[Dataset items]
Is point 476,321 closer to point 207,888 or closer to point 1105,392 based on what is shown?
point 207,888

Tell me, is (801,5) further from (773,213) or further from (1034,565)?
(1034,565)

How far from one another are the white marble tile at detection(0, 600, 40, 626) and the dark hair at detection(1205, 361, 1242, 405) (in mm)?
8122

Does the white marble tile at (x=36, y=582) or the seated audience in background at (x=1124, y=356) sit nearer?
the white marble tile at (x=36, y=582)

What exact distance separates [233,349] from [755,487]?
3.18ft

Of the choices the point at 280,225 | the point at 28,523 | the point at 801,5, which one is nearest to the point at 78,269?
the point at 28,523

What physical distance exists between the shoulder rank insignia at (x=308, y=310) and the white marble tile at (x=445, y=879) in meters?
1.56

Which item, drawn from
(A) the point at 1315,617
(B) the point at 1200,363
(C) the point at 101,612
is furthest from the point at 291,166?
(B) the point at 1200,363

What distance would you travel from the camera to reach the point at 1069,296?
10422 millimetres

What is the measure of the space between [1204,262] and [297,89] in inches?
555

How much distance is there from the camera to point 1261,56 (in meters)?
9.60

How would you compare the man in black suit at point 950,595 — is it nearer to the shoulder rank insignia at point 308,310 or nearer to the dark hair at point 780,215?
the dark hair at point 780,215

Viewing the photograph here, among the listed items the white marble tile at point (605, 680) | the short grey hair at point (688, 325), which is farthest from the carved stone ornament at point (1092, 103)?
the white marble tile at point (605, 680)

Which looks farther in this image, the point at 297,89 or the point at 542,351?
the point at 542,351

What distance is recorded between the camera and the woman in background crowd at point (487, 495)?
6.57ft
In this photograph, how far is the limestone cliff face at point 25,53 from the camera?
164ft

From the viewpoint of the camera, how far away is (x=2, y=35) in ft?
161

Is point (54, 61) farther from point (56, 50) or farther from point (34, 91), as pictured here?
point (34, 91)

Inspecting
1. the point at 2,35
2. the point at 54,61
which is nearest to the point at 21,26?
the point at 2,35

● **Exercise**:
Copy out every one of the lines above again without changing anything.

● **Answer to this task**:
Is point 476,321 closer to point 207,888 or closer to point 1105,392 based on what is shown?
point 207,888

Tell me, is (801,5) further from (773,213) or further from (1034,565)?
(1034,565)

How far from one another are the white marble tile at detection(0, 600, 40, 626) and the dark hair at detection(1205, 361, 1242, 405) (in mm)?
8122

Does the white marble tile at (x=36, y=582) or the seated audience in background at (x=1124, y=356) sit nearer?
the white marble tile at (x=36, y=582)

What exact distance separates [233,349] from [755,487]?
3.18ft

Of the choices the point at 280,225 | the point at 28,523 | the point at 801,5, which one is nearest to the point at 78,269?
the point at 28,523

What physical distance exists between the shoulder rank insignia at (x=308, y=310) and the white marble tile at (x=445, y=879) in meters?
1.56

Which item, drawn from
(A) the point at 1315,617
(B) the point at 1200,363
(C) the point at 101,612
is furthest from the point at 291,166?
(B) the point at 1200,363

What distance would you travel from the camera to reach the point at 1069,296?
10422 millimetres

What is the measure of the space between [1204,262] and [297,89] in inches?
555

How much distance is there from the camera to point 1261,56 (in meters)?
9.60

How would you compare the man in black suit at point 950,595 — is it nearer to the shoulder rank insignia at point 308,310 or nearer to the dark hair at point 780,215?
the dark hair at point 780,215

Viewing the photograph here, among the listed items the white marble tile at point (605, 680) | the short grey hair at point (688, 325), which is farthest from the carved stone ornament at point (1092, 103)?
the white marble tile at point (605, 680)

Which looks farther in this image, the point at 297,89 or the point at 542,351?
the point at 542,351

What distance is recorded between the camera and the woman in background crowd at point (487, 495)?
6.57ft
In this photograph, how far is the limestone cliff face at point 25,53 from the camera?
164ft

From the viewpoint of the camera, how far away is (x=2, y=35) in ft?
161

Is point (54, 61) farther from point (56, 50) or farther from point (34, 91), as pictured here?
point (34, 91)

Inspecting
1. the point at 2,35
2. the point at 54,61
which is nearest to the point at 21,26?
the point at 2,35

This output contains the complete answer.